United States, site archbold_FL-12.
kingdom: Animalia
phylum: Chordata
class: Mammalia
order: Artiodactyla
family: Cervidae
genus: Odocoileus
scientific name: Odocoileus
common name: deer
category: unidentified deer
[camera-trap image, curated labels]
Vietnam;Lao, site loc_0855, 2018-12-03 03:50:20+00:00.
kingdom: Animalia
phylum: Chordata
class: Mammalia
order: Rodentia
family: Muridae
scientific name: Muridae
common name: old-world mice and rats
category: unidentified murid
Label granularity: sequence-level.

--------------------------------

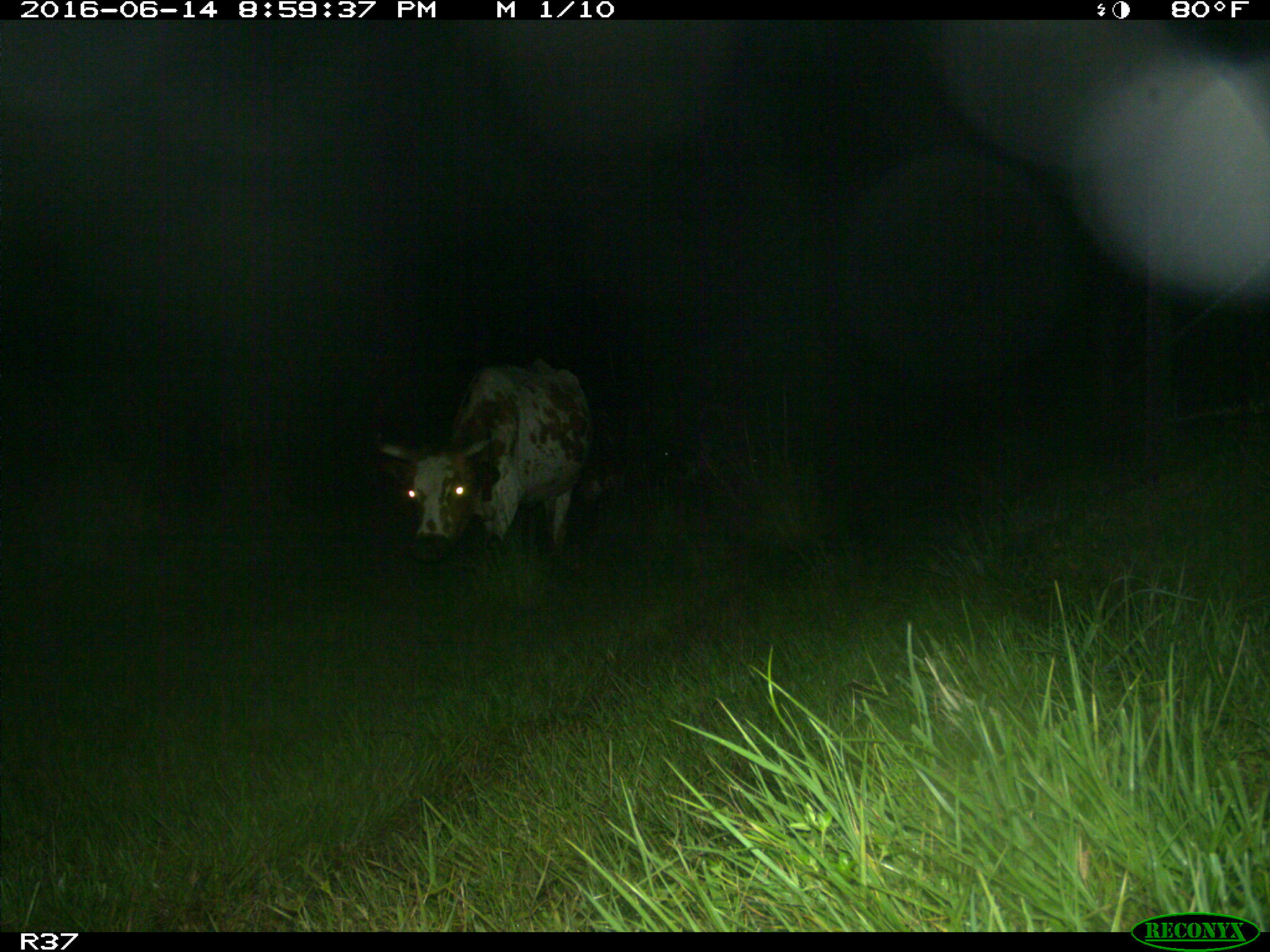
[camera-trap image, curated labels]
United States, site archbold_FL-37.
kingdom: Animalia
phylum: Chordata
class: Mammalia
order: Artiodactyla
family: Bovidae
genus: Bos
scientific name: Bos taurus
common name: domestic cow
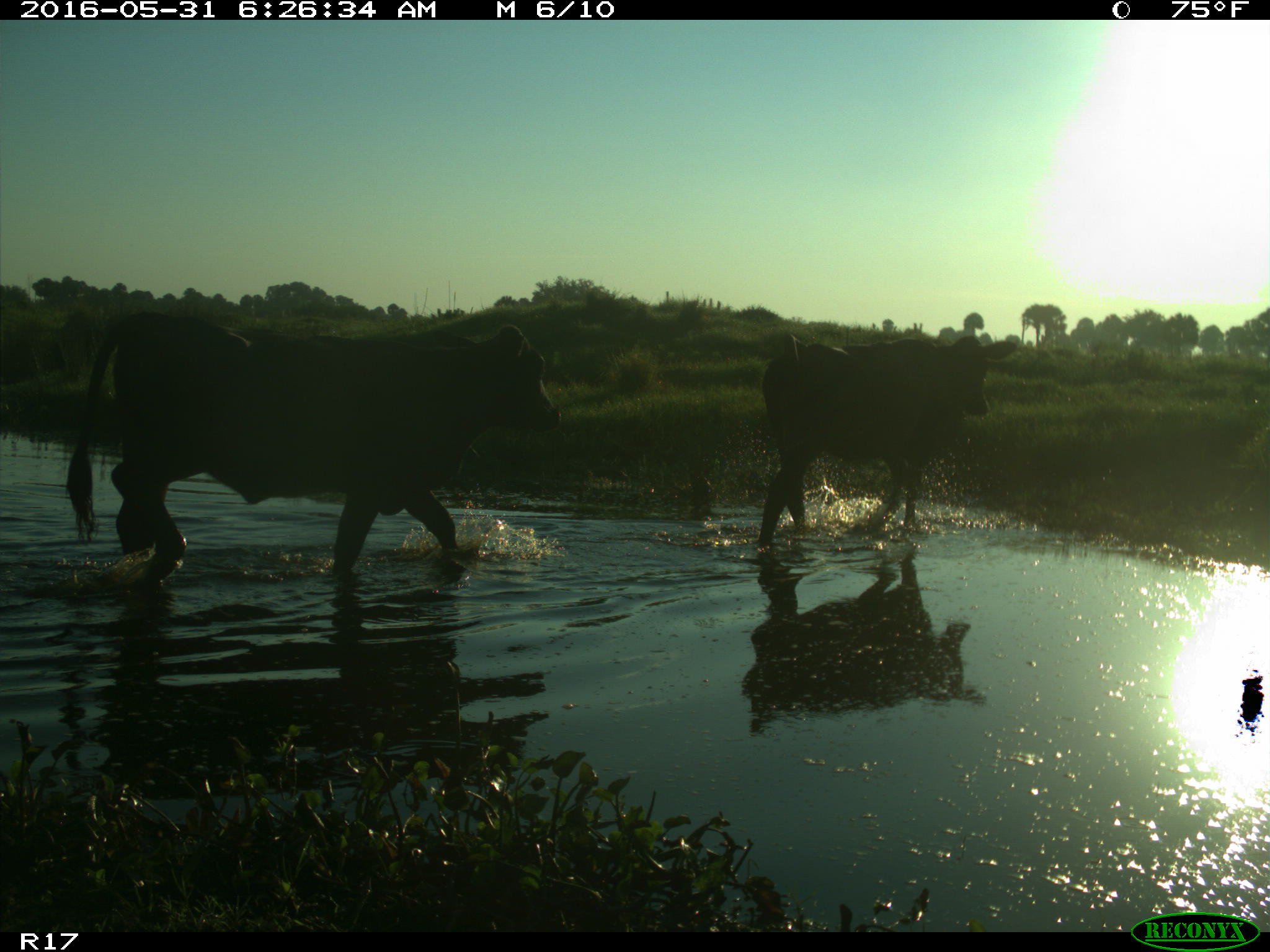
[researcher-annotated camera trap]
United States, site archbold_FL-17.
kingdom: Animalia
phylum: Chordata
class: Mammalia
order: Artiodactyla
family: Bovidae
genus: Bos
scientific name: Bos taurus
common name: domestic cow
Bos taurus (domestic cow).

--------------------------------

From the material above, retype precisely the lines between the line holding "United States, site archbold_FL-12." and the line holding "Label granularity: sequence-level.", inclusive, and nothing beyond them.

United States, site archbold_FL-12.
kingdom: Animalia
phylum: Chordata
class: Mammalia
order: Artiodactyla
family: Cervidae
genus: Odocoileus
scientific name: Odocoileus
common name: deer
category: unidentified deer
[camera-trap image, curated labels]
Vietnam;Lao, site loc_0855, 2018-12-03 03:50:20+00:00.
kingdom: Animalia
phylum: Chordata
class: Mammalia
order: Rodentia
family: Muridae
scientific name: Muridae
common name: old-world mice and rats
category: unidentified murid
Label granularity: sequence-level.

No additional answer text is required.